FIG. 2 is a diagram showing details of an AC electric motor in the embodiment of FIG.

FIG. 3 is a diagram showing details of a current reversible chopper in the embodiment of FIG.

FIG. 4 is a control block diagram for explaining the operation of the embodiment of FIG.

FIG. 5 is a diagram for explaining a differential operation of drive wheels in the embodiment of FIG.

FIG. 6 is a configuration diagram showing an embodiment of the second invention.

FIG. 7 shows a known drive system for an electric vehicle.

[Explanation of symbols]

1, 11, 12 Battery 2, 21, 22 Main switch 3, 31, 32 Protective fuse 41, 42, 43, 44, 45, 46 Inverter 50, 51, 52 Wheel drive AC motor 501, 502, 503, 504 505, 506 AC motor 513, 523 Rotor output shaft 81, 82, 811, 812, 821, 822 Wheel 9, 91, 92 Current reversible DC power converter (current reversible chopper)

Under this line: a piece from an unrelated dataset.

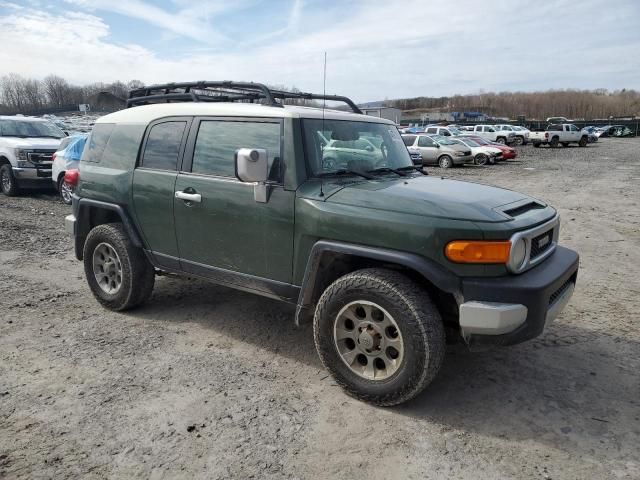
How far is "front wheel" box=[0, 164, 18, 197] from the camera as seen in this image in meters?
11.7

 ─────────────────────────────────────────────────── ─── Continuation of the front page (72) Inventor Hajime Motoyoshi 1-1 Tanabe Nitta, Kawasaki-ku, Kawasaki-shi, Kanagawa Fuji Electric Co., Ltd. (72) Yoshio Ito 1 Nitta Tanabe, Kawasaki-ku, Kawasaki, Kanagawa No. 1 inside Fuji Electric Co., Ltd.

Claims (4)

[Claims] 1. A drive system for an electric vehicle, which uses a battery as a power source to drive an AC motor for driving wheels via an inverter, wherein output shafts of two AC motors constituting the AC motor are connected to left and right driving wheels, respectively. , Two inverters respectively driving the two AC motors are connected in series on the DC side, and both ends of the DC input terminals connected in series are connected to the battery through a reversible DC power converter. In addition, the power converter controls the combined input voltage or current of the two inverters, and performs only frequency control using the inverter as a square wave output inverter. 2. A drive system for an electric vehicle, comprising two sets of the drive system according to claim 1, wherein each drive system drives a front wheel and a rear wheel of the electric vehicle, respectively. 3. The drive system for an electric vehicle according to claim 2, wherein the AC motor of one drive system is an induction motor and the AC motor of the other drive system is a permanent magnet type synchronous motor. 4. The drive system for an electric vehicle according to claim 3, wherein the induction motor driving battery is a high output type battery, and the synchronous motor driving battery is a high energy type battery.